*** TEXT TO READ ***

Jail: Jihad’s New Recruitment Center

Jail: Jihad’s New Recruitment Center

By Tamara Dickey

Reintegration of ex-Violent Extremists (VE) rarely occurs without intervention programs, many of which include forms of deradicalization and/or disengagement from terrorist organizations.  Most often states’ primary engagement with VEs is when they are detained or in prison.  Unfortunately, a broad general analysis of prisons has shown that many lack policies, capacity, and intention in their role on Countering Violent Extremists (CVE).  Prisons, in both Western and non-Western states, have recently been identified as incubators for terrorist if detainees and prisoners are not handled tactically.  Detention centers, in Iraq, Afghanistan, and Guantanamo Bay, have also been coined terrorist universities (Thompson), pressure cookers for extremism, and centers for jailhouse Islam.

The structure and organization of prisons and detention centers has been identified as a key problem in Countering Violent Extremists (CVE), mainly the issue of consolidating large groups of offenders together.  By grouping vulnerable low level offenders with already radicalized VEs the manifestation of mass radicalization was allowed to transpire.  According to a prison guard who spoke to the New York Times, training and the capacity for controlling this particular environment of potential radicalization did not occur.  “We are not really trained or prepared in any way to deal with religious radicalism […]. If we have such a hard time regulating something as simple as cigarettes, how do you expect us to regulate something as abstract as ideas, as religion” (Thompson).

In the case of these detention centers, prison authorities were ill equipped to understand the radicalization process.  Guards lacked the training and expertise to control the radicalization efforts within the centers.  Prison infrastructure and the capacity to handle massive numbers of detainees was also a critical problem. Coalition prisons, as an example, soon became a free training ground for recruitment and radicalization.

Critics have pointed to high profile cases of terrorists who can be traced back to detention centers and prisons, as examples of failed CVE actions.  For example:

  • 9 members of the Islamic State’s top command were held at Camp Bucca, a detention center that struggled with rapid radicalization of detainees (Barrett 20).
  • Saïd and Chérif Kouachi, the brothers responsible for the violent assault on satirical magazine Charlie Hebdo are suspected of being radicalized in a French prison (Temple-Raston).
  • Department of National Intelligence estimates that 30% of Guantanamo Bay detainees, both confirmed and suspected re-engagement, have “re-engaged” with terrorist groups (“Summery of the Reengagement of Detainees Formally Held at Guantanamo Bay, Cuba”).

Analysis of United States’ detention centers in the Middle East found gross overpopulation, as well as a lack of policy regarding detainee radicalization and reintegration as a leading problem in recidivism.  Andrew Thompson, a veteran of Operation Iraqi Freedom wrote in a New York Times article “the United States must convince its regional partners to avoid mixing radicals and moderates, and provide alternatives to prison for small-scale criminals. If we continue to replay the history of mass incarceration in the Middle East, we will remain stuck in the current cycle where our counterterrorism efforts create more terrorists” (Thompson).

*** SUPPLIED DATA ***

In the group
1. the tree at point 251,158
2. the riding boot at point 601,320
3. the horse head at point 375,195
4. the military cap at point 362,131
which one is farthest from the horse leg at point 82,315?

***

* [SET OF TASKS]
[1] Duplicate the text about jails and recruitment into extremism word for word, from "By Tamara Dickey" up to and including "for jailhouse Islam.".
[2] Go on with the text about jails and recruitment into extremism, beginning right after its last sentence.

* [FINAL ANSWERS]
[1]
By Tamara Dickey

Reintegration of ex-Violent Extremists (VE) rarely occurs without intervention programs, many of which include forms of deradicalization and/or disengagement from terrorist organizations.  Most often states’ primary engagement with VEs is when they are detained or in prison.  Unfortunately, a broad general analysis of prisons has shown that many lack policies, capacity, and intention in their role on Countering Violent Extremists (CVE).  Prisons, in both Western and non-Western states, have recently been identified as incubators for terrorist if detainees and prisoners are not handled tactically.  Detention centers, in Iraq, Afghanistan, and Guantanamo Bay, have also been coined terrorist universities (Thompson), pressure cookers for extremism, and centers for jailhouse Islam.

[2]
New ideas on prison organization and policy have refocused attention on reintegration and rehabilitation verses detention.   Since, most detained or imprisoned VEs and suspected VEs are released– which can be seen in the case of 626 Guantanamo Bay detainees who have been released, repatriated, or resettled (“Guantánamo by the Numbers”)– primary focus on preventing recidivism of terrorist depends on the efforts of disengagement from terror organizations and deradicalization programs.   Combating Violent Extremist (CVE) must therefore include best practices of engaging with VEs being and continue through the detention process, which include programs for disengagement and/or deradicalization.

 

Work Cited:

Barrett, Richard. “The Islamic State.” The Soufan Group, 2014. http://soufangroup.com/wp-content/uploads/2014/10/TSG-The-Islamic-State-Nov14.pdf.

 

“Guantánamo by the Numbers.” Human Rights First. October 30, 2015. Accessed November 1, 2015. https://www.humanrightsfirst.org/sites/default/files/gtmo-by-the-numbers.pdf.

 

“Summery of the Reengagement of Detainees Formally Held at Guantanamo Bay, Cuba.” Department of National Intelligence. July 15, 2015. http://www.dni.gov/files/documents/GTMO Sept_2015.pdf.

 

Temple-Raston, Diana. “French Prisons Prove To Be Effective Incubators For Islamic Extremism.” NPR. January 22, 2015. Accessed November 1, 2015. http://www.npr.org/sections/parallels/2015/01/22/379081047/french-prisons-prove-to-be-effective-incubators-for-islamic-extremism.

 

Thompson, Andrew, and Jeremi Suri. “How America Helped ISIS.” The New York Times. October 2, 2014.

VIOLENT EXTREMISM AND THE RE-SHAPING OF PEACE OPERATIONS: DDR, CVE AND THE NEED FOR NEW POLICY GUIDANCE.

By Georgina Vazquez

United Nations (UN) peace efforts, and particularly peace operations, are often reviewed according their ability to adapt to ever changing contexts. The latter is reflected in two particular aspects: how should the UN engage in a particular peace mission or operations; how should the UN guide its transition processes during peace operations and missions. Both these questions are linked to the aspects of planning and the tools and frameworks the UN’s Security Council is taking into account when developing peace missions mandates.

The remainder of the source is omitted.